My guess is that most folk have already decided which tax arguments they are willing to be bamboozled by. The issue then becomes how the sausage gets made.
We bristle whenever some Conservative/Republican lumps all poor people, all black people, all women, all SNAP recipients into one ugly blob. No question that the vast majority of dividends and cap gains to individuals are received by people at the top of the income scale.
Not all wealthy high-earners are unwilling to pay more. Not all dividends and cap gains are received by wealthy high-earners and pension funds.
If I was the sausage-maker, I’d want to be sure that prudent retirees who never earned more than median income for their household were not suddenly lumped in with the likes of Mitt Romney and Warren Buffett. Specifically, current cap gains rate is 0% and 15% and depends on income. Obama promises no tax increase for “those” earning less than $250K. So how about adding some brackets at the top?
And what of qualified dividend income? It wasn’t that long ago that dividends were taxed as ordinary income. A bit longer ago than that, dividends up to $100 were not taxed. If you’re going to tax qualified dividends as ordinary income, then reinstate a reasonable exclusion threshold from taxation so as to ensure that those being treated as “fat cats” reasonably fit the definiton.
Taxation is actually even more complicated than sausage-making, and when it comes to this kind of sausage-making there are very few I would trust, and I’m not sure any of them are in government.

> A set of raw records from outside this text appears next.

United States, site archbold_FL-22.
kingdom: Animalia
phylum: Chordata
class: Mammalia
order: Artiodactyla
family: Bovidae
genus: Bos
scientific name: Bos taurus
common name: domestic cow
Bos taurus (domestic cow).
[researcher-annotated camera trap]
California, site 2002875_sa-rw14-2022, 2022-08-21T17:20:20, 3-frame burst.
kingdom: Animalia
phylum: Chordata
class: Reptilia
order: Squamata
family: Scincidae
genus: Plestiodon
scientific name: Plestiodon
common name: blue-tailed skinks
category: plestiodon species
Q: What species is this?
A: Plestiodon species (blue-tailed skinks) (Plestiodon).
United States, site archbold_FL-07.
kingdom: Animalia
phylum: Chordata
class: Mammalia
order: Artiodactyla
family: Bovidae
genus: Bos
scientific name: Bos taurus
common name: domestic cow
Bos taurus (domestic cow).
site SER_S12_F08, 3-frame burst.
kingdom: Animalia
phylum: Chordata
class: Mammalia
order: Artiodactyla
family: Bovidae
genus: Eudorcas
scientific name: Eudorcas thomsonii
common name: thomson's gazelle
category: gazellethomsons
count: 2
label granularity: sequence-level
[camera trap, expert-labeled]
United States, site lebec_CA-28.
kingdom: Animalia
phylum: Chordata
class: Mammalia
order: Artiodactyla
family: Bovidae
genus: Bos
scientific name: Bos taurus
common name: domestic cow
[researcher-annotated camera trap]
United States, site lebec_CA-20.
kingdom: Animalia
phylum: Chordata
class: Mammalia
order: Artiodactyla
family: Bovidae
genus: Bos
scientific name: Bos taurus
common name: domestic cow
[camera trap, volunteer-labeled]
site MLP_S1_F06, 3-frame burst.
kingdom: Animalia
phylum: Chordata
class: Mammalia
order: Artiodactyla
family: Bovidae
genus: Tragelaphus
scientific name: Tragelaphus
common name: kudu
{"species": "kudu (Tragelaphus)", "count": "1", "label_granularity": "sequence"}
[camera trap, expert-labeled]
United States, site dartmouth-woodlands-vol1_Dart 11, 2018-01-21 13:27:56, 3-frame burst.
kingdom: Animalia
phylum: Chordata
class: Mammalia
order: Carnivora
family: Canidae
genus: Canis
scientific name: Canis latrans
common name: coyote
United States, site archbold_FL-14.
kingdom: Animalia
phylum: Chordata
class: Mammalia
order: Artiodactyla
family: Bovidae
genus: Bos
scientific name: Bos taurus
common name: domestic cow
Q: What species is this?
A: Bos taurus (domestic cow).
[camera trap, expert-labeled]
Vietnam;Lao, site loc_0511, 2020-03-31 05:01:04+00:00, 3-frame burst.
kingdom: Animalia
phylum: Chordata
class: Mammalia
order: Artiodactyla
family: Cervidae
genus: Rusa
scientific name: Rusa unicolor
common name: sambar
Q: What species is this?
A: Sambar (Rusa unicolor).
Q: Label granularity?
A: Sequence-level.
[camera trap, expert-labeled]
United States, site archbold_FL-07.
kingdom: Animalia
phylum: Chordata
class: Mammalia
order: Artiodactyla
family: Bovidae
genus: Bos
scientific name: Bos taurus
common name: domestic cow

Well linda, one place where I depart from any number of the left of center folks on this blog is the idea that the tax system should be out to get the rich and spare everyone else. i personally would like to see everybody who earns income pay at least a little bit in federal oncome taxes–not just social security and medicare because like Coberly, I view that as savings/insurance not part of a welfare program and do no equate it with paying income taxes to suport the government of the country we all live in. That being said I do think that the tax system needs to be more sharply progressive than it currently is and that there is nothing unfair about asking society’s “winners” to pay at a higher rate for the country that let them win. under those circumstances what is wrong with just taxing dividends like ordinary income? The little guy or gal pays taxes at a very modest rate and the rich folk pay taxes at a higher rate. As I noted earlier it really is not double taxation because the corporation consumes government services at the corporate level and the shareholder consumes government services at the individual level. I have to think about capital gains a bit, but my inclination is to treat them as ordinary income too and let a progressive tax structure wlork it out.
terry
it may not help you, but i agree. as long as we think of taxes as “punish the rich” we are in a bad place politically if not… well, not morally exactly, but i think it does damage to us if we are always thinking of why we should get the biggest piece of the burfday cake.
i would hope progressive tax would take care of Linda R’s fear of being impoverished by having your retirement savings taxed away in some ill thought “get the rich” tax scheme.
and i think taxes are needlessly complicated by everyone having a really really good reason why they should be taxed less and the other guy taxed more.
the “flat” tax is popular for a reason. it’s too bad it’s proponents are dishonest and really mean “tax the poor” but do not tax the “job creators.” if they were honest, the same appeal of the flat tax… it’s simple and you don’t have to hire a lawyer to figure your taxes… would apply to a graduated income tax on all forms of income.